Given task: Print all of the records below without changing a single character.

Dataset rows:

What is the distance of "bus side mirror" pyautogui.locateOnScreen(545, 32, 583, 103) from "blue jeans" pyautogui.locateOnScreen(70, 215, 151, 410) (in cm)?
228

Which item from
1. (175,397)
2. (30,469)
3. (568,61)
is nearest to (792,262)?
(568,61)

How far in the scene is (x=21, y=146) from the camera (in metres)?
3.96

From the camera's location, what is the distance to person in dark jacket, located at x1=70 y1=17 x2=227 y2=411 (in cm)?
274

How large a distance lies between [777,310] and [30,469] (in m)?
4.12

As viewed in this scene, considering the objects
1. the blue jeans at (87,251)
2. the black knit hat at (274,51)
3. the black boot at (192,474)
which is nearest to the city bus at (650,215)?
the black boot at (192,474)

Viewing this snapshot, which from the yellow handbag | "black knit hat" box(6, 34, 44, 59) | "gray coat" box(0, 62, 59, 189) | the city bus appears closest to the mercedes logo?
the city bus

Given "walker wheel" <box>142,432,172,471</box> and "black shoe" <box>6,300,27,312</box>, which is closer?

Task response:
What is the distance of "bus side mirror" pyautogui.locateOnScreen(545, 32, 583, 103) from "blue jeans" pyautogui.locateOnScreen(70, 215, 151, 410) (in cm)?
228

Which item from
1. (175,397)
2. (30,469)
3. (568,61)
is nearest to (792,262)?
(568,61)

How far in the scene is (x=21, y=146) from the camera (in metres)?
3.96

From the camera's location, what is the distance to person in dark jacket, located at x1=70 y1=17 x2=227 y2=411 (in cm)?
274

How large a distance lies between [777,310] and [30,469] (in m)?
4.12

As viewed in this scene, considering the objects
1. the blue jeans at (87,251)
2. the black knit hat at (274,51)
3. the black boot at (192,474)
which is nearest to the city bus at (650,215)?
the black boot at (192,474)

Viewing this snapshot, which from the yellow handbag | "black knit hat" box(6, 34, 44, 59) | "gray coat" box(0, 62, 59, 189) | the city bus appears closest to the mercedes logo?
the city bus

Given "walker wheel" <box>142,432,172,471</box> and "black shoe" <box>6,300,27,312</box>, which is closer?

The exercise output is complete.